Russia's ambassador to Australia and former North Korean trade negotiator Leonid Moiseev said Russia could not involve itself in the PSI.
'I can say very frankly that it would be a very difficult for us to join the initiative,' he said. 'The basic difference (between us and the member countries) is both China and Russia have a common border with North Korea ... We are immediate neighbours and Russia and China have big Korean communities within our borders.
'Both Russia and China have a lot to lose.'
Six-way Beijing-sponsored diplomatic talks were the only way to resolve the nuclear stand-off, he said.
The crisis follows North Korea admitting in October last year that it had a nuclear program.

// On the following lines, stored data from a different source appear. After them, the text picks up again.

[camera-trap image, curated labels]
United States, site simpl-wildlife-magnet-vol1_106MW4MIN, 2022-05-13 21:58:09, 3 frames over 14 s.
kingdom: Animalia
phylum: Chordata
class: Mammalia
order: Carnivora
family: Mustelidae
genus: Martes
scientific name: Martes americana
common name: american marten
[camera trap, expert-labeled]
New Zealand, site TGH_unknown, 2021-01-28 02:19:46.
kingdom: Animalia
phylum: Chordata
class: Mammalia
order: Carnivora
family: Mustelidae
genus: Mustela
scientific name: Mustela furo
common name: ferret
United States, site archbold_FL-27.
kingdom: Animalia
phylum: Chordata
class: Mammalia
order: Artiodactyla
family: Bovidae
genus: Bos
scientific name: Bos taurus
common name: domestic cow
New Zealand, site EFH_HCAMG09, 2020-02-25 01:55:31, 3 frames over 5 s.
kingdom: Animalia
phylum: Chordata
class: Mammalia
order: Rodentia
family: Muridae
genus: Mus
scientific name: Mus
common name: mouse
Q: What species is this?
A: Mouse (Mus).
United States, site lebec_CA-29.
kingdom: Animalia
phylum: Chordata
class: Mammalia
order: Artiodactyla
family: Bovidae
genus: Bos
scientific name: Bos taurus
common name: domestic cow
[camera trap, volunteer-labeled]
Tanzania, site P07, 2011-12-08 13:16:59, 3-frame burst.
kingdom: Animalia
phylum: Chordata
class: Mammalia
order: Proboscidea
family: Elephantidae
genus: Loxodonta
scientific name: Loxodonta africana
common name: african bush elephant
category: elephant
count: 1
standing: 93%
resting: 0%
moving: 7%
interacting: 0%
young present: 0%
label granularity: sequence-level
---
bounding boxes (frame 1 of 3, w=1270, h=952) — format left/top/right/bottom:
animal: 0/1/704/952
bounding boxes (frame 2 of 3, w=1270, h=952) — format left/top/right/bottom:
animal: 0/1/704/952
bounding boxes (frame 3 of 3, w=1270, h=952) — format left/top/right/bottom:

A source close to the PSI said last night the 50 new nations would not join the PSI but could be co-opted if a rogue ship or aircraft entered their waters or airspace.
The Australian really should have headed this piece: 'The usual drivel'.
Let's unpack the last paragraph:
- A source close to the PSI
- A PR guy for one of the PSI governments said last night
- the 50 new nations would not join the PSI
- too busy joining the Coalition of the Willing
- but could be co-opted
- We'll announce their consent without talking to them the way we did with the CoW
- if a rogue ship or aircraft entered their waters or airspace
- the PSI will ignore the UN Charter and international law
Proliferation is a major problem. President Bush recognised that in his recent speech. The PSI nations, Australia, France, Germany, Italy, Japan, the Netherlands, Poland, Portugal, Spain, the United Kingdom, and the United States can do something about it right away.
All of those nations export arms. They can stop. After proving their sincerity in that way, they can take the PSI to the Security Council and seek legal authority for their wildcat operation.